Open dubrovine opened 2 years ago
Not enough info I'm afraid. I don't know where this message comes from. Which pool are you using? What server? Any way I can reproduce?
Pool is erlPool (10sockets for each PoolName) Server is cowboy 2.9.0 (If I understand you correctly)

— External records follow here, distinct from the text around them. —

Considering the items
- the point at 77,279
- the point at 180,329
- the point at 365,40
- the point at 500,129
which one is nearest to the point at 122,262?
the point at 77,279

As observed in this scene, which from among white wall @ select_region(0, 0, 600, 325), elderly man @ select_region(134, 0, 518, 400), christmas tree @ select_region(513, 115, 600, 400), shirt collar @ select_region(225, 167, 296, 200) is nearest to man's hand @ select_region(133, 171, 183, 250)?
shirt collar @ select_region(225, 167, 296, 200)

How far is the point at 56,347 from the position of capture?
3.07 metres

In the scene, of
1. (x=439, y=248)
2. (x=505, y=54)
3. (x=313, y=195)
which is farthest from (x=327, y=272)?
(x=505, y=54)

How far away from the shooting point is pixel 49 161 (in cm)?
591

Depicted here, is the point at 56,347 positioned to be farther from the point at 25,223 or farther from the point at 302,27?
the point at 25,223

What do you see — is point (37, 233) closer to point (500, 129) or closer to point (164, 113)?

`open(PoolName, PoolSize, Host, Port, Opts)->
Opts2 = Opts#{
connect_timeout => 5000,
retry => 200,
retry_timeout => 500 % 500ms
},
PoolRes =
erlpool:start_pool(PoolName, [
{size, PoolSize},
{group, http2_pools},
{start_mfa, {gun, start_link, [self(), util:to_list(Host), Port, Opts2]}},
{supervisor_period, 1},
{supervisor_intensity, 1000},
{supervisor_restart, permanent}
]),
case PoolRes of
ok ->
log:info("[HTTP2] START_POOL ~p ~p ~p", [self(), PoolName, PoolSize]),
ok;
{error,{already_started,_}} ->
log:error("[HTTP2] START_POOL already_started ~p ~p ~p", [self(), PoolName, PoolSize]),
ok;
PoolErr ->
log:error("[HTTP2] START_POOL_ERR ~p ~p ~p ~p", [self(), PoolName, PoolSize, PoolErr]),
{error, PoolErr}
end.`
error message I receive directly from gun:await(ConnPid, StreamRef, ?TIMEOUT)
unfortunately I can not reproduce the issue locally of on dev environment (only in production env)

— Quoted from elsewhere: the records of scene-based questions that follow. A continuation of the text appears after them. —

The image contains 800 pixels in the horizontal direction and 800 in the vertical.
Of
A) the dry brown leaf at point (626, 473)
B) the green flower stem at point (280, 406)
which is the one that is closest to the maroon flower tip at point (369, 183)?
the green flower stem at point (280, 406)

we have like 30-50k requests to apns per minute
please tell me if you need more specific information
Oh it's against APNS? If I recall they were doing something weird where they only allow 1 stream initially and then increase that to 100 after the first request succeeded. You might be running into that. Try to trace the HTTP/2 settings that Gun receives.
Okay thank you. I will close the ticket for now and get back to you when I will be able to trace settings on production env
Here is what I found
connected to active production node make some manual tests
OK TEST
`(channelapi@16.38.26.28)6> ConnPid = erlpool:pid('apns_privat24-2.0-voip-prod').
<0.2411.0>
(channelapi@16.38.26.28)7>
(channelapi@16.38.26.28)7> StreamRef = gun:request(ConnPid, <<"POST">>, <<"/3/device/***">>, [{<<"apns-topic">>, <<"ua.hidden">>}, {<<"apns-push-type">>,<<"voip">>}], <<"{\"aps\" : {\"badge\" : 9,\"sound\" : \"bingbong.aiff\"},\"messageID\" : \"ABCDEFGHIJ\"}">>, #{reply_to => self()}).

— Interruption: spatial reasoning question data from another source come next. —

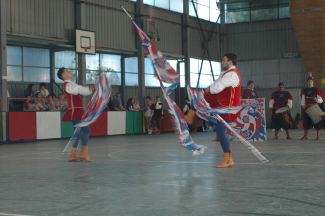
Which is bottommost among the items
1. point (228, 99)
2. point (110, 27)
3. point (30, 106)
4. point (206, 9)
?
point (30, 106)

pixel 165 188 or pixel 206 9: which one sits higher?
pixel 206 9

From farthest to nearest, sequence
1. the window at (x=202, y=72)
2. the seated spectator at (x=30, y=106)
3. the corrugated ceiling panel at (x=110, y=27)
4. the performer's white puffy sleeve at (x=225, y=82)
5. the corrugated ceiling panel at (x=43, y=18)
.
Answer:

#Ref<0.1992702093.3131834371.253809>
(channelapi@16.38.26.28)8> gun:info(ConnPid).
#{cookie_store => undefined,intermediaries => [],
origin_host => "api.push.apple.com",origin_port => 443,
origin_scheme => <<"https">>,owner => <0.2178.0>,
protocol => http2,
sock_ip => {16,38,26,28},
sock_port => 52616,
socket =>
{sslsocket,{gen_tcp,#Port<0.453357>,tls_connection,
undefined},
[<0.21000.64>,<0.17325.65>]},
transport => tls}
(channelapi@16.38.26.28)9> gun:stream_info(ConnPid , StreamRef).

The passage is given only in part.